**WORK TO COMPLETE:** Put the rows from the line with "What spatial distance" to the line with "Answer: the tree", both included, into a JSON list of strings with one string per line and no blank lines.

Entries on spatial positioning
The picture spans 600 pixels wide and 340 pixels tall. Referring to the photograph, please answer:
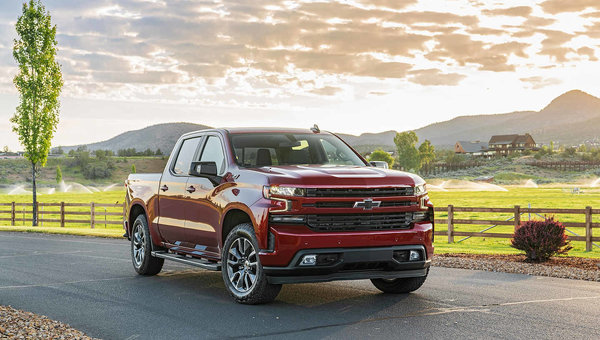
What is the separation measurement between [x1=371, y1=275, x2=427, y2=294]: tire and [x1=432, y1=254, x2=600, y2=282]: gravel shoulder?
3.78 m

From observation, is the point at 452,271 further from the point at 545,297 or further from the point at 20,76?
the point at 20,76

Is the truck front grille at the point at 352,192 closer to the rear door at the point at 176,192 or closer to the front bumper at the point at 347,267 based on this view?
the front bumper at the point at 347,267

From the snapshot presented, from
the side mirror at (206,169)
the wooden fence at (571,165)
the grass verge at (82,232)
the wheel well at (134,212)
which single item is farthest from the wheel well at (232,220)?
the wooden fence at (571,165)

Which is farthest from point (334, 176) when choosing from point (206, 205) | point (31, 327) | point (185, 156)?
point (31, 327)

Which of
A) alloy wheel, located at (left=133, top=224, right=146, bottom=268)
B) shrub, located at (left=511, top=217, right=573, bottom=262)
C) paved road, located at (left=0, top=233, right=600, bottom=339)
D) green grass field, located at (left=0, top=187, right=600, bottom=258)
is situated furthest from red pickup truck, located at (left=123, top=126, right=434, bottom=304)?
green grass field, located at (left=0, top=187, right=600, bottom=258)

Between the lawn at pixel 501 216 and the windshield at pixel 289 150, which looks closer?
the windshield at pixel 289 150

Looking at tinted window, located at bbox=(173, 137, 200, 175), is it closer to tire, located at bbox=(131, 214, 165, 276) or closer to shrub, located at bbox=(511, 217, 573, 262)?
tire, located at bbox=(131, 214, 165, 276)

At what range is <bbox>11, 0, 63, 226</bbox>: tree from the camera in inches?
1428

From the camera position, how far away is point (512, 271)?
12.7 metres

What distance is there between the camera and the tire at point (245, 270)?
27.5 feet

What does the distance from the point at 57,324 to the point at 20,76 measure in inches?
1251

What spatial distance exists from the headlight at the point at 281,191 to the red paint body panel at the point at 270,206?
0.05 metres

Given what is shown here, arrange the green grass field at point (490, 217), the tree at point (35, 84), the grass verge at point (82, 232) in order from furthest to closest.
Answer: the tree at point (35, 84) < the grass verge at point (82, 232) < the green grass field at point (490, 217)

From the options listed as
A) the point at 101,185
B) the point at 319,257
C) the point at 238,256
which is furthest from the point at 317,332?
the point at 101,185
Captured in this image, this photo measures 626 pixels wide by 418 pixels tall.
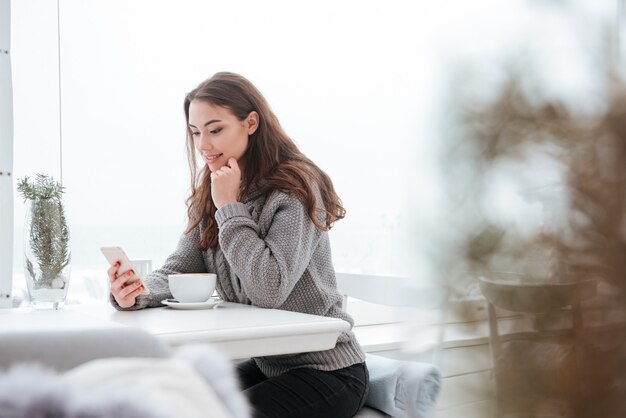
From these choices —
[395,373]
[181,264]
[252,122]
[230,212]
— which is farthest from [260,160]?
[395,373]

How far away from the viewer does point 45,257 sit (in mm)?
1699

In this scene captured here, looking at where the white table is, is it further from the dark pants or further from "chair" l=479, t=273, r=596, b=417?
"chair" l=479, t=273, r=596, b=417

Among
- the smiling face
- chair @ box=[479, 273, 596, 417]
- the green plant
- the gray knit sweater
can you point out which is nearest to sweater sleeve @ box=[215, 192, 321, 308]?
the gray knit sweater

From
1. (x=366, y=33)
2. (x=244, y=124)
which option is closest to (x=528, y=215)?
(x=244, y=124)

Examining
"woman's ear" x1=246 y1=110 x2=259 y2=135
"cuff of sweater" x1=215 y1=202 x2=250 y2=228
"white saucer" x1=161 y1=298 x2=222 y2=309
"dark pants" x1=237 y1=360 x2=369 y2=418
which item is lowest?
"dark pants" x1=237 y1=360 x2=369 y2=418

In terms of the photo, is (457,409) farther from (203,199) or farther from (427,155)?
(203,199)

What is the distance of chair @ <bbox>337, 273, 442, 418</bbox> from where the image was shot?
368mm

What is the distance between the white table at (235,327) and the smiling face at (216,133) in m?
0.42

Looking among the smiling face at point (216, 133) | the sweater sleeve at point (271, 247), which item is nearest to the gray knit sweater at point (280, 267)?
the sweater sleeve at point (271, 247)

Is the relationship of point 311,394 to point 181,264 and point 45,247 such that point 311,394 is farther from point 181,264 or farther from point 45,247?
point 45,247

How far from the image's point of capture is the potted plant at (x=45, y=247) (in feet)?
5.56

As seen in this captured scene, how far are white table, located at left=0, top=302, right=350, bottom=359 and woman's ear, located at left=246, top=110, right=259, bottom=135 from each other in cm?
49

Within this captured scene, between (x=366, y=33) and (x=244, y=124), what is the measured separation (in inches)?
49.5

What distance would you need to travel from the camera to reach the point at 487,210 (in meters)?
0.36
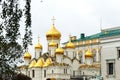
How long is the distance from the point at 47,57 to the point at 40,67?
5.05ft

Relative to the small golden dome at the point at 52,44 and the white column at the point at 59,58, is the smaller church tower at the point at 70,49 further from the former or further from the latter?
the white column at the point at 59,58

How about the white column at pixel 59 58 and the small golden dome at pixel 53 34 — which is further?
the small golden dome at pixel 53 34

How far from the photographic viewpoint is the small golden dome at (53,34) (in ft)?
186

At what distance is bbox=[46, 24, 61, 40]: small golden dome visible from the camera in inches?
2237

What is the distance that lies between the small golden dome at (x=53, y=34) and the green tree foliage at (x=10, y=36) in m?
42.3

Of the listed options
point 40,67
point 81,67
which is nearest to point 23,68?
point 40,67

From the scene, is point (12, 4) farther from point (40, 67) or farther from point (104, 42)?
point (40, 67)

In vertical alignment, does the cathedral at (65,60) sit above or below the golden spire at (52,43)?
below

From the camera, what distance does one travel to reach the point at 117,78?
1342 inches

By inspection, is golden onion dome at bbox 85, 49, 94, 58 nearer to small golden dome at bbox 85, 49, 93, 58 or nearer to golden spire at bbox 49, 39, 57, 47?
small golden dome at bbox 85, 49, 93, 58

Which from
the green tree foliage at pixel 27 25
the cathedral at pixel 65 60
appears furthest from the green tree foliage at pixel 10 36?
the cathedral at pixel 65 60

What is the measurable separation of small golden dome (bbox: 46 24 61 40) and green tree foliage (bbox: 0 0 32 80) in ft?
139

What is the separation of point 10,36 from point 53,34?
42478 millimetres

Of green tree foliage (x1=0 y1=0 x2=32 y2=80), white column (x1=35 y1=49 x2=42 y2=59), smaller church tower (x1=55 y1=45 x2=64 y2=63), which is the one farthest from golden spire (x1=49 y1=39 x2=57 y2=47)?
green tree foliage (x1=0 y1=0 x2=32 y2=80)
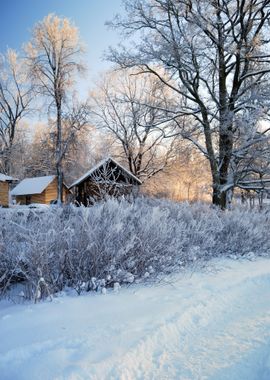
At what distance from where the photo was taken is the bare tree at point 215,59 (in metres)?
11.9

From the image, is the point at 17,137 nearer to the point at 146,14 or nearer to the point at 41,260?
the point at 146,14

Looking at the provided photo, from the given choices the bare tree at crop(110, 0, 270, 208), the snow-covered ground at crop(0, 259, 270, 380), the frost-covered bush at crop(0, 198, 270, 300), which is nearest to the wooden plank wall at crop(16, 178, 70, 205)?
the bare tree at crop(110, 0, 270, 208)

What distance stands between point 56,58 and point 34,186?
15.0 m

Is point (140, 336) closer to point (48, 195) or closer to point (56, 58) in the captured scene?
point (56, 58)

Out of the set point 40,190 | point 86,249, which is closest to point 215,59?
point 86,249

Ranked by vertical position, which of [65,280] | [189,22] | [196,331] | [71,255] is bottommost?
[196,331]

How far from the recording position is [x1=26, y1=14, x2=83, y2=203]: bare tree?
81.2 ft

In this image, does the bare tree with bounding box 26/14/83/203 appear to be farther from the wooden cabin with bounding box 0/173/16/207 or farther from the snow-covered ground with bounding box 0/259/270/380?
the snow-covered ground with bounding box 0/259/270/380

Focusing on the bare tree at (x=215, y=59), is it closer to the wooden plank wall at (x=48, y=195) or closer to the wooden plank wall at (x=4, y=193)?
the wooden plank wall at (x=4, y=193)

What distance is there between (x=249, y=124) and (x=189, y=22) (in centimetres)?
448

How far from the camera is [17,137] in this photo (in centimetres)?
3712

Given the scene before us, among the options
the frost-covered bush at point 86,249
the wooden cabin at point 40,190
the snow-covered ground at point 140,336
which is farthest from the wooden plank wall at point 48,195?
the snow-covered ground at point 140,336

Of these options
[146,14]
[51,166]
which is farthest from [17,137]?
[146,14]

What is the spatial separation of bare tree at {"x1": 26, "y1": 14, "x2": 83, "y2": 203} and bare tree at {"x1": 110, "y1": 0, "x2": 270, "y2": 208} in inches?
525
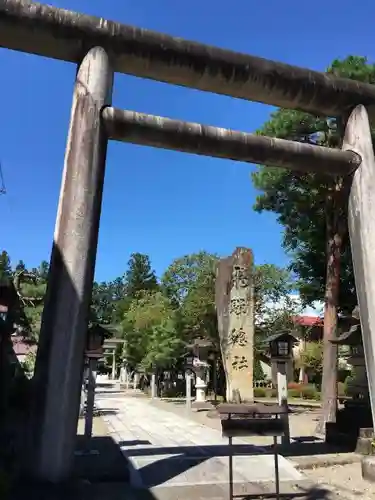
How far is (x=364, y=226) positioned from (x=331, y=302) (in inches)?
284

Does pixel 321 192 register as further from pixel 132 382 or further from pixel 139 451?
pixel 132 382

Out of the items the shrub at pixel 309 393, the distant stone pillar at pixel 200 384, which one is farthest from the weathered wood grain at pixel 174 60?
the shrub at pixel 309 393

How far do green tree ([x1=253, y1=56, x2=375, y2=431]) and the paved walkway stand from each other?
399 centimetres

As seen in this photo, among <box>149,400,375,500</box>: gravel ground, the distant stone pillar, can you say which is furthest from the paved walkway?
the distant stone pillar

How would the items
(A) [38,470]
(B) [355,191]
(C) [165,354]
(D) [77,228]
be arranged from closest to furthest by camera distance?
(A) [38,470] → (D) [77,228] → (B) [355,191] → (C) [165,354]

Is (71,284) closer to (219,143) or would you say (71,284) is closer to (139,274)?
(219,143)

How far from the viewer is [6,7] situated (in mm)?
5754

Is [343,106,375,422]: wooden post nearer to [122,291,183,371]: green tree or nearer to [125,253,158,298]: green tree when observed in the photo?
[122,291,183,371]: green tree


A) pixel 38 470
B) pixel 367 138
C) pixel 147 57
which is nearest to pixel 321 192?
pixel 367 138

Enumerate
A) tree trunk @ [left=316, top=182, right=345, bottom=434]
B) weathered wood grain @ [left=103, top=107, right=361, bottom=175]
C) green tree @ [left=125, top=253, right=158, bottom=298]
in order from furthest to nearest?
green tree @ [left=125, top=253, right=158, bottom=298] → tree trunk @ [left=316, top=182, right=345, bottom=434] → weathered wood grain @ [left=103, top=107, right=361, bottom=175]

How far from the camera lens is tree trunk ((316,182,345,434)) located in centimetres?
1279

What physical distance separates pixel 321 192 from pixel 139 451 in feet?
31.2

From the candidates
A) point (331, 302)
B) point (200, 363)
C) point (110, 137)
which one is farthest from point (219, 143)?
point (200, 363)

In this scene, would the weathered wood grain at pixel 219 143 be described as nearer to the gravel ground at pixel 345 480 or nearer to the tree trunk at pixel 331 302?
the gravel ground at pixel 345 480
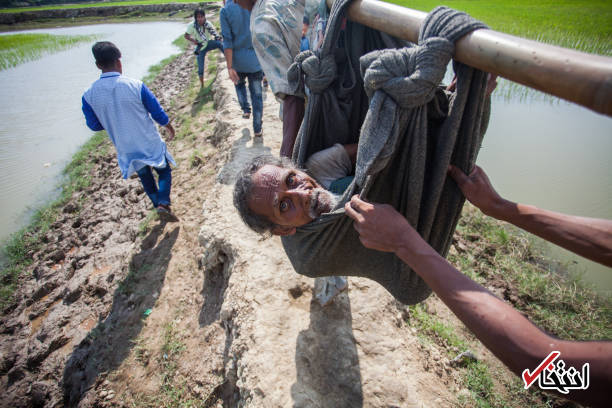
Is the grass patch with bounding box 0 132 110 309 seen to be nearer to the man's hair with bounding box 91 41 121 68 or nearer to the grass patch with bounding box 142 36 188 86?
the man's hair with bounding box 91 41 121 68

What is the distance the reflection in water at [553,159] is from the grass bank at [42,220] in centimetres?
707

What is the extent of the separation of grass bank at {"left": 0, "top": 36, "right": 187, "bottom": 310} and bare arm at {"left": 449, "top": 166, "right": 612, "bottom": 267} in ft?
17.7

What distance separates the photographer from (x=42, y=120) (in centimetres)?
888

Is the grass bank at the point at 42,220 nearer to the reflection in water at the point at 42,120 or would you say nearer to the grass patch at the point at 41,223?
the grass patch at the point at 41,223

**EXERCISE SOLUTION:**
[
  "What spatial distance exists from the headlight at the point at 281,191 to the red paint body panel at the point at 270,206?",
  "0.05 metres",
  "Given what is shown here, arrange the green grass field at point (490, 217), the tree at point (35, 84), the grass verge at point (82, 232) in order from furthest to closest.",
  "Answer: the tree at point (35, 84) < the grass verge at point (82, 232) < the green grass field at point (490, 217)"
]